Exercise tasks:
**a)** Retype the MATRIARCH interview from "I'm pleased to" to "awkwardly large toes.".
**b)** List every city named in the MATRIARCH interview, giving each one once.
**c)** Write the next part of the MATRIARCH interview, continuing from its last sentence.

Interview with MATRIARCH: Sustainable *Menswear Shoes For All

I'm pleased to introduce MATRIARCH, a brand that is redefining *menswear shoes for all.

Many in our community have struggled to find footwear that fits their gender identity AND their feet. With men's shoes mostly starting at a size 7 (the equivalent of a women's 9), people with smaller feet are often out of luck. They'll resort to women's brands, which sometimes have poorly constructed knock-offs, or boy's brands, which come with awkwardly large toes. 

I got a sneak peak of MATRIARCH's shoe designs, and let me just say, you won't be disappointed. They are absolutely gorgeous, and have their own unique details we often crave. Additionally, they are made with sustainable materials and locally sourced.

I had an in-depth interview with Sarah and Rachel Waxman, MATRIARCH's founders, who shared their values and the process of starting the brand.

Stay tuned for an exclusive first look at the shoes on Qwear coming soon. Their kickstarter will launch in a few months. 

MATRIARCHs at work in Berlin

MATRIARCHs at work in Berlin

Who and what is MATRIARCH?

We are a sister duo originally from San Francisco. I (Sarah) am a freelance industrial designer living in Berlin and my sister lives and works in NYC. I am the creative head, with a background as footwear designer at Reebok and Cole Haan, and Rachel is more focused on the business side of things, utilizing her business school degree and experience in the advertising business.

Entries shown:
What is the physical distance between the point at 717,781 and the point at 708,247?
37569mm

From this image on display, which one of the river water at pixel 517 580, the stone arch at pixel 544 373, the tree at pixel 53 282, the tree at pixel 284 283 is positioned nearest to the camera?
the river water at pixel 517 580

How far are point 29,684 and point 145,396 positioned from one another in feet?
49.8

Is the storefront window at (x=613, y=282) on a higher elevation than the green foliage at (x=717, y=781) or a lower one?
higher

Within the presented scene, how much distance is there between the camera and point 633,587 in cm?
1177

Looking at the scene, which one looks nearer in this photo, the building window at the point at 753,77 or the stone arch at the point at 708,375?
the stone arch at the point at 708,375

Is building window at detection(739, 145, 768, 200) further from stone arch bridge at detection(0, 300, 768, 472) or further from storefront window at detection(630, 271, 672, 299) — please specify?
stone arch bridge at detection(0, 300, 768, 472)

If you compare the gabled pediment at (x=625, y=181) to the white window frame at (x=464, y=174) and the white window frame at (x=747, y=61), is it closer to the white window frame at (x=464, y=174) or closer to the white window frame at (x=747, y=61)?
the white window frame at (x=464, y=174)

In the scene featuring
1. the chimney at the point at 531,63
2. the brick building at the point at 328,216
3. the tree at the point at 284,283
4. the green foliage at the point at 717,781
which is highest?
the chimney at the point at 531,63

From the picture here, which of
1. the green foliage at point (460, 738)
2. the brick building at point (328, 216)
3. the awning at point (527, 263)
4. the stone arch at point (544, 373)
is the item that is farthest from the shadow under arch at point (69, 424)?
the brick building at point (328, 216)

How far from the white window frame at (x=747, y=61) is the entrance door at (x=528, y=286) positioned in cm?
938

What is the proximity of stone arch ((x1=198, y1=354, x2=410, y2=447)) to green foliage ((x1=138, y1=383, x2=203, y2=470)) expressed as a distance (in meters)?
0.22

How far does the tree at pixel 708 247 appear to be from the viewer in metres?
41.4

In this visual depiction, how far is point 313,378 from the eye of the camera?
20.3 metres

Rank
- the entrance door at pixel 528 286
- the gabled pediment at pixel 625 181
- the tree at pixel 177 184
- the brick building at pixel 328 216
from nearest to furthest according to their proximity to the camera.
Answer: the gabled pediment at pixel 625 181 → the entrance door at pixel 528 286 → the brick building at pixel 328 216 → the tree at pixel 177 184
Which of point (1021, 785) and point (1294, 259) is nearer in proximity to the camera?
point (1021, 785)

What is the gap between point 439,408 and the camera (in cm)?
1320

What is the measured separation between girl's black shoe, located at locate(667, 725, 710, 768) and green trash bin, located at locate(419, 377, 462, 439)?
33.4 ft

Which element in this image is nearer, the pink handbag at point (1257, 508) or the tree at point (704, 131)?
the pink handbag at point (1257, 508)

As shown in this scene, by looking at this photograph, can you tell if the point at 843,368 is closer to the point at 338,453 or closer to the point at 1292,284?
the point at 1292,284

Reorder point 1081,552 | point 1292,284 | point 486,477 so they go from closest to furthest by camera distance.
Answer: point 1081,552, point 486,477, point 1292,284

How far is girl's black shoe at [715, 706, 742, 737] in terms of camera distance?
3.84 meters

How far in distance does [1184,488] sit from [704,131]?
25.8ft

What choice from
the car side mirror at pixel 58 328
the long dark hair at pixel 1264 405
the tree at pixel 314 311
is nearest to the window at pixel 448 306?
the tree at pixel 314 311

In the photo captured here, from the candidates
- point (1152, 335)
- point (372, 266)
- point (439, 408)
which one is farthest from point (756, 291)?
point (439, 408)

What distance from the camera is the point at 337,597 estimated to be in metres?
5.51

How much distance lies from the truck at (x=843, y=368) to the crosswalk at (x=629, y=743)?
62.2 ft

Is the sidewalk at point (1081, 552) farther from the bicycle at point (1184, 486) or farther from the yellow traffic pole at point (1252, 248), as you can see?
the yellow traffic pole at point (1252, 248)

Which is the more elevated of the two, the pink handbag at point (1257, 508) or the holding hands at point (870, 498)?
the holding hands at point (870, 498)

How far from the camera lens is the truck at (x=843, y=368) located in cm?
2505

Answers given:
**a)**
I'm pleased to introduce MATRIARCH, a brand that is redefining *menswear shoes for all.

Many in our community have struggled to find footwear that fits their gender identity AND their feet. With men's shoes mostly starting at a size 7 (the equivalent of a women's 9), people with smaller feet are often out of luck. They'll resort to women's brands, which sometimes have poorly constructed knock-offs, or boy's brands, which come with awkwardly large toes.

**b)**
Berlin
San Francisco
NYC

**c)**
We were inspired to action by the lack of quality and diversity in women’s footwear. My sister and I fall on different points of the ‘femininity’ spectrum, but we both love menswear style shoes, and for at least the past 20 years have been very frustrated at never being able to find what we want in our sizes. It seems like the shopping experience is dominated by outdated expectations in regards to gender: men wear this and women wear that and if you’re a woman or petite sized person who likes menswear then you’re stuck with inferior imitations of the "real thing." We are here to change this.

We are both obsessed with design and love a well-made product of any kind. Unfortunately, we’ve found that typically the best quality products are very often made for men only. It seems like so many things are created around a masculine standard, from which a female version is only later extrapolated. In the footwear industry in particular this is known as “shrink it and pink it.” We think this is obviously ridiculous and so what we’re doing is creating quality product not just for one group of people, but for everyone, and particularly catering to those who have been historically neglected. In other words: quality — for everyone — is equality.

"Quality — for everyone — is equality"

Why was it important for you to work together?

It just made sense because we are always sharing ideas and swapping images and links of things we think are cool. We’re very different people but we overlap in a lot of ways, one of which being shoes.

MATRIARCH began as my (Sarah’s) dream, but as we kept bouncing ideas off each other we realized it just made sense to work together. It’s great to have this combination of diversity plus similarity on a team because it gives us a lot of material to work with and also keeps us honest.

Footwear design in action!

Can you tell us anything about your shoe designs?

Our shoe designs are very much inspired by classic menswear. We tried to keep them really wearable by using familiar, classic silhouettes, and then enhanced the other features in modern ways.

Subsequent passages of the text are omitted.